One way to give this type of feedback is to collect their pre-labs (which students must fill out and have checked before they can do the lab...I'm not big on students being in my lab without knowing what they're doing for obvious safety reasons) and score them all by hand. However, when you have 50 or 60 of these handed to you, you're going to miss the "timely" part of the whole "actionable and timely feedback" thing if you don't get them all scored with feedback on them by the next day. Also, with almost all of my students not being familiar with doing science this way, I had to find a way to help them see what a self-designed lab looked like without killing myself grading 50 or 60 papers in one night.
In case you don't know what Nearpod is, it's an awesome hybrid presentation/response system tool that you can use to deliver content to students as well as poll or quiz students during your presentation. You can even assign Nearpod presentations to students as homework, allowing for a way to flip your classroom using this tool.
Or you can use it to give timely feedback to students on their self-designed labs.
After students had completed their pre-labs, I created the Nearpod below. Nothing fancy, but it got the job done.
But even coolest of all? I can read each response and then choose responses to share back with students (that don't include student names).

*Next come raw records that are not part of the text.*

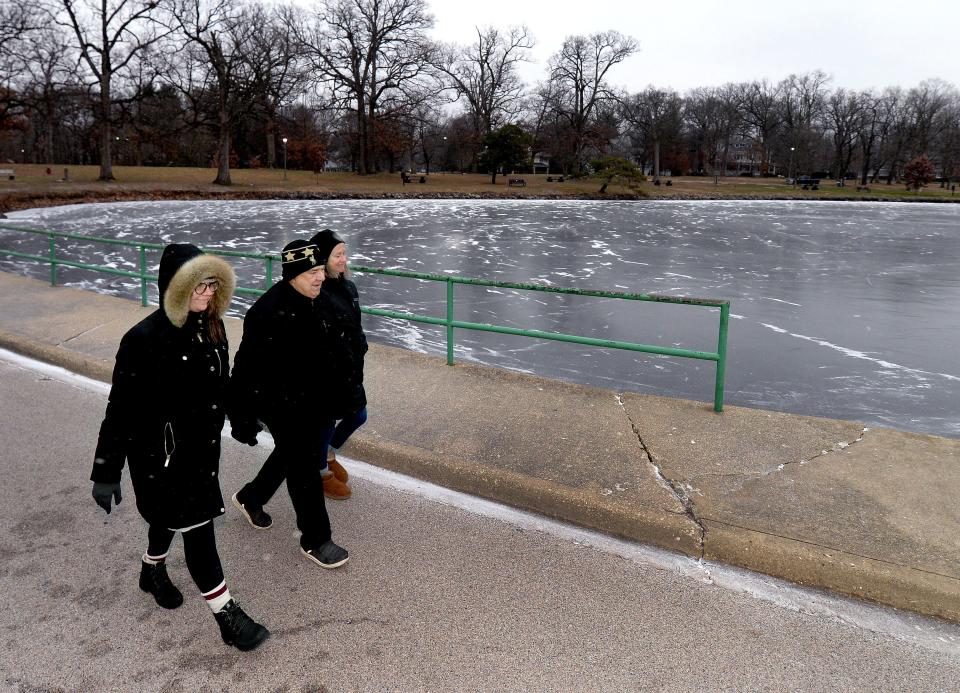 Keelin Staab of St. Louis, left, walks with her parents Robert Valenti, center, and Karen past the frozen lake in Washington Park Thursday Dec. 22, 2022.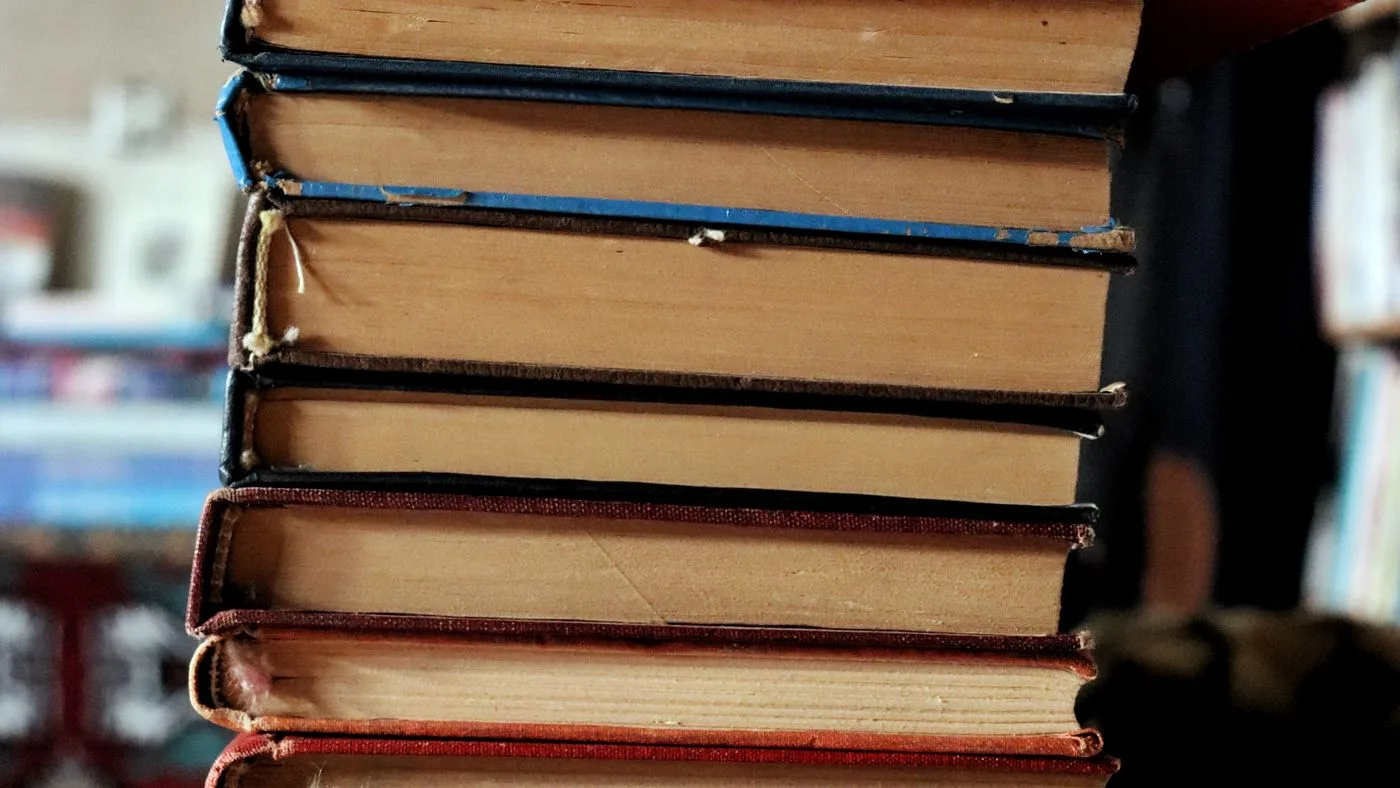 Una pila alta de libros gastados, vistos de cerca por el canto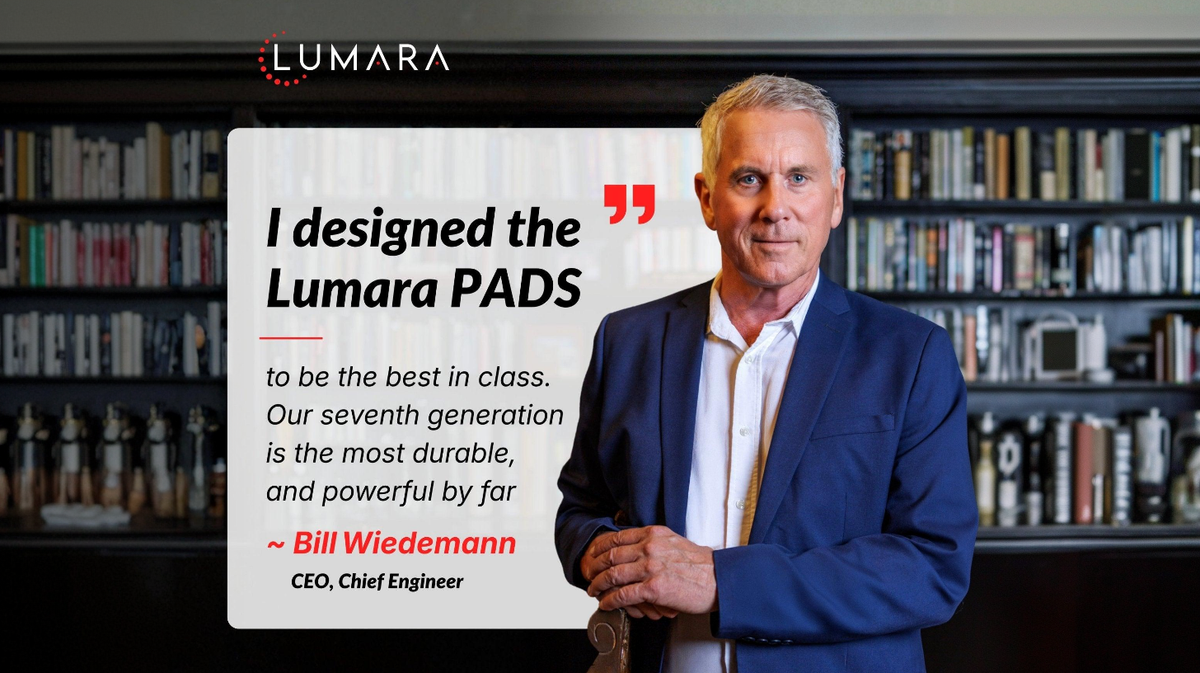 Lumara red light therapy pad product designer presenting device in professional indoor environment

Using this neat-o Nearpod feature, I could give students feedback on what good hypotheses, independent and dependent variables, control and experimental groups, and procedures should look like after I scanned all incoming student responses. More importantly, students could then immediately fix whatever was wrong on their pre-lab form so they could have it for the lab the next day. And, if you as a teacher ever wanted to see what individual students typed in, you can always use the reports feature in Nearpod to look up all student answers whenever you'd like.
Using Nearpod this way allowed me to essentially review about 30 pre-labs per 50-minute class period. If I had scored 30 of them by hand and spent about 5 minutes on each one of them, it would have taken me 150 minutes for a class of 30. But the most important result of this little Nearpod extravanganza is that students received timely, actionable, and formative feedback so they could fix any understandings about self-designed labs that were broken.
And that's really what matters: helping students get better at whatever they're trying to master.